AI Classifier is one such tool. The OpenAI text classifier was up against a particularly challenging problem. How to tell if a word was put there by a machine or by a human, when the end result is digitally identical.
Can AI detect AI written text?
Well, the length of the input text has something to do with it – on it’s own, a single word is inscrutable, but an entire paragraph paints a picture. The accuracy, even relevancy, of what you write, and the tone with which you put your sentences together factors into how these AI detection tool’s work. However, marred by false positives and unfair evaluations, the classifier’s reliability was soon called into question. Surely the world’s best-funded artificial intelligence company – powered by the fine-tuned GPT model, everyone’s favourite large language model – was up to the task?
Apparently not. The statistics show that the “classifier correctly identifies 26% of AI-written text (true positives) as “likely AI-written,” while incorrectly labeling human-written text as AI-written 9% of the time (false positives).”
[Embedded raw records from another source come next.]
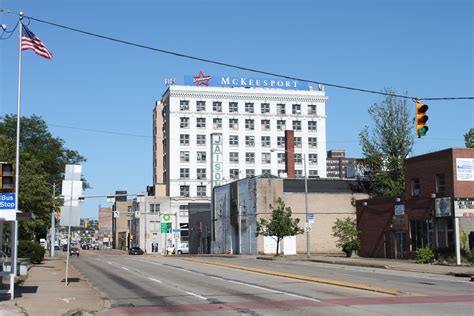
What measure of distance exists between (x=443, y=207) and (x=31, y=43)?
29.8m

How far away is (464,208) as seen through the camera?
40969 millimetres

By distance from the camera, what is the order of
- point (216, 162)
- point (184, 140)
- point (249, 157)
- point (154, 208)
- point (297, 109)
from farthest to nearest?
point (297, 109) < point (249, 157) < point (154, 208) < point (184, 140) < point (216, 162)

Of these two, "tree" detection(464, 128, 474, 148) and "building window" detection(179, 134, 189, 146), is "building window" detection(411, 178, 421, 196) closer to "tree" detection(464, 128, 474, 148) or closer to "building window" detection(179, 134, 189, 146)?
"tree" detection(464, 128, 474, 148)

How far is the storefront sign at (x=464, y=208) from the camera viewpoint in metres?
41.0

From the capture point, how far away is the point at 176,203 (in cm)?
11162

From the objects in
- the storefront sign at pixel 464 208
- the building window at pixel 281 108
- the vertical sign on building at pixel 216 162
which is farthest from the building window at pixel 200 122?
the storefront sign at pixel 464 208

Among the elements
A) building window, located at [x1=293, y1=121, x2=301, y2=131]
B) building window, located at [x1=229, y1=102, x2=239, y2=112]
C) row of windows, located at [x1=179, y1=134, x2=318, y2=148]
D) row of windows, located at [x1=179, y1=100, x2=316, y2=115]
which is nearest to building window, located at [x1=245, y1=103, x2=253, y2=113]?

On a dataset from a variety of sources (including InstructGPT), the detector was unable to correctly identify AI-written text most of the time. Perhaps worse, it could be used to get good people in trouble with false claims that they were using an AI Chatbot like ChatGPT. More effective provenance techniques are required before this technology can be reliably used in any disciplinary sense. These techniques will develop over the coming months, whether at OpenAI or perhaps elsewhere. Mitigations to misinformation campaigns remain an important frontier, and the mechanisms we build to confront that serve to benefit both creatives and employers alike. OpenAI themselves have also been tackling other forms of media, to detect whether audio or visual content is AI-generated, which presents it’s own set of challenges.
AI Classifier shuts down 6 months after launch
In the original blog post on OpenAI.com, OpenAI states that “While this resource is focused on educators, we expect our classifier and associated classifier tools to have an impact on journalists, mis/dis-information researchers, and other groups. We are engaging with educators in the United States to learn what they are seeing in their classrooms and to discuss ChatGPT’s capabilities and limitations, and we will continue to broaden our outreach as we learn.”
In light of the failure to produce an accurate text classifier, it goes on to concede that the “classifier has a number of important limitations. It should not be used as a primary decision-making tool, but instead as a complement to other methods of determining the source of a piece of text. The classifier is very unreliable on short texts (below 1,000 characters). Even longer texts are sometimes incorrectly labeled by the classifier. Sometimes human-written text will be incorrectly but confidently labeled as AI-written by our classifier. We recommend using the classifier only for English text”, which represents a damning blow to our hopes for the prevention of plagiarism and general academic dishonesty. However, more recent AI systems have shown great promise, and a new classifier will take it’s place.
We don’t see this as a conclusion. Where there’s a will, there’s a way, and defending our creative professionals is a worthwhile endeavour. Good classifiers can exist, and we cannot give up this fight, for the sake of all the truly talented artists who do not deserve to be ‘replaced’ by AI.